It should be noted that the terms used here are only for describing specific embodiments, and are not intended to limit the exemplary embodiments according to the present application. As used herein, unless the context clearly indicates otherwise, the singular form is also intended to include the plural form. In addition, it should also be understood that when the terms "comprising" and/or "including" are used in this specification, they indicate There are features, steps, operations, devices, components, and/or combinations thereof.

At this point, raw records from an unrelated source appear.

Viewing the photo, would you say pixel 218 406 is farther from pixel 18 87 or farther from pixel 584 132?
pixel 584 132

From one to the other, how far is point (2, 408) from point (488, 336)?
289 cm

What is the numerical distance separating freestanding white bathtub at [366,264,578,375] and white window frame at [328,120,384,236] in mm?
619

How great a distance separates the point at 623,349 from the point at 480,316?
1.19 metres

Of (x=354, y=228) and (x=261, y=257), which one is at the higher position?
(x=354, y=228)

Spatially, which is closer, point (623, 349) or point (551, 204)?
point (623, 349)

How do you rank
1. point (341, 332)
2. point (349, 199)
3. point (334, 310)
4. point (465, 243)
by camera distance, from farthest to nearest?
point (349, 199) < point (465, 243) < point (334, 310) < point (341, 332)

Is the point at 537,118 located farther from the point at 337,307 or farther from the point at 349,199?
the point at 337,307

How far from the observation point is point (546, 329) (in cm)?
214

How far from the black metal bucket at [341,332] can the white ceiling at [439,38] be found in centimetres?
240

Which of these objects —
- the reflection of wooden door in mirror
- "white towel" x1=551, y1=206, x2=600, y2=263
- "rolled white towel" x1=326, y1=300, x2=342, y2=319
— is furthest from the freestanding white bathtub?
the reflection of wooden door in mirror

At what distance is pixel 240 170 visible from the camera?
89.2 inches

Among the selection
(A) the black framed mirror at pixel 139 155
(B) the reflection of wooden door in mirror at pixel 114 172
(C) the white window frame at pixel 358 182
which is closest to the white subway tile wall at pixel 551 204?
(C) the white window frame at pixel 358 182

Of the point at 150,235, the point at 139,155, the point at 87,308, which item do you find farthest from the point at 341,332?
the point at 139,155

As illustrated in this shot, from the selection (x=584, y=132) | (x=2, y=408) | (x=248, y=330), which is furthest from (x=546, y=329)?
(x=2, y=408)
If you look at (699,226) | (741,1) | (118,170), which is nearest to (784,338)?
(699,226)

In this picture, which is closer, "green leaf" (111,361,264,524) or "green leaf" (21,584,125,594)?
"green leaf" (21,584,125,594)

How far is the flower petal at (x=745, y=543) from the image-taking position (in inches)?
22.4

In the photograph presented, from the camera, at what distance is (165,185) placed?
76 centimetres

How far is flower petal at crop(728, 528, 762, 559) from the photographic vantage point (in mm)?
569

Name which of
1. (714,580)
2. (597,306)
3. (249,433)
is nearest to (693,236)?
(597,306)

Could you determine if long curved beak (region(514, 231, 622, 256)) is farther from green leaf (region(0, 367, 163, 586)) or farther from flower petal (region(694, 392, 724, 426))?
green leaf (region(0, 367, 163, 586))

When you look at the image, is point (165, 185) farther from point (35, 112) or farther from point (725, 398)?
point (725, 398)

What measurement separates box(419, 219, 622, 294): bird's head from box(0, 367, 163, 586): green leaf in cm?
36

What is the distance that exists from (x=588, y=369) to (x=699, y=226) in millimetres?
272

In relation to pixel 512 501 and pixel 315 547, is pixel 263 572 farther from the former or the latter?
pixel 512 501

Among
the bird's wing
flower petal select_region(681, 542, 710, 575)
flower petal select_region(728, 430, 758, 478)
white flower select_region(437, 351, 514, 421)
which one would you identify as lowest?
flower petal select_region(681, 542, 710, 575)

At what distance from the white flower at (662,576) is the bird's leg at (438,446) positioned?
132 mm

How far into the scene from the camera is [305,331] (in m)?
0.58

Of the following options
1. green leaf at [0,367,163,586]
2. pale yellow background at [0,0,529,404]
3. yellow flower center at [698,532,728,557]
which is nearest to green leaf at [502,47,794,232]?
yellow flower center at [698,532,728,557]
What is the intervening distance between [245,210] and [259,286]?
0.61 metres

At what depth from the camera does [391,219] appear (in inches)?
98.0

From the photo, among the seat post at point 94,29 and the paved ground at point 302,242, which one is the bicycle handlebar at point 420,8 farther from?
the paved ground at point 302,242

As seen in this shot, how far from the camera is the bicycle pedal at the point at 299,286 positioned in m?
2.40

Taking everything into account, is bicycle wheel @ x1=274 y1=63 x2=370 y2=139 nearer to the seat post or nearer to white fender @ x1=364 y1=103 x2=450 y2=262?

Figures 1, 2 and 3 show an embodiment of the automatic microbiological inspection equipment of the present invention. The automatic microbiological inspection equipment includes a cabin 10, an imaging device 20, a sampling mechanism 30, a sampling mechanism 40, a basket 50, and a second A dish-taking mechanism 60, a second dish-taking mechanism 70, and a third dish-taking mechanism 80. A sample injection area a, a culture area b, an observation area c, and a sample discharge area d are formed in the cabin 10, and the culture area b is used for storing culture dishes. The first temperature adjusting device is provided in the culture area b, and is used to adjust the temperature in the culture area b. The imaging device 20 is arranged in the observation area c and is used for image collection of the petri dish. The sampling mechanism 30 is arranged in the sampling area a, and is used to transport the culture dish to the sampling area a. The sampling mechanism 40 is arranged in the sampling area d, and is used to remove the culture dish from the sampling area d. The basket 50 is movably arranged in the cabin 10 and used to carry a culture dish. The first dish-taking mechanism 60 is arranged in the cabin 10 and is used to place the petri dishes in the sample injection area a in the basket 50 located in the sample injection area a. The second dish-taking mechanism 70 is arranged in the cabin 10 and is used to move the basket 50 at least in the sample injection area a, the culture area b, and the observation area c. The third dish taking mechanism 80 is arranged in the cabin 10, and is used to move the petri dish in the basket 50 of the observation area c to the imaging device 20, and is also used to move the petri dish after image collection to the sample exit area d.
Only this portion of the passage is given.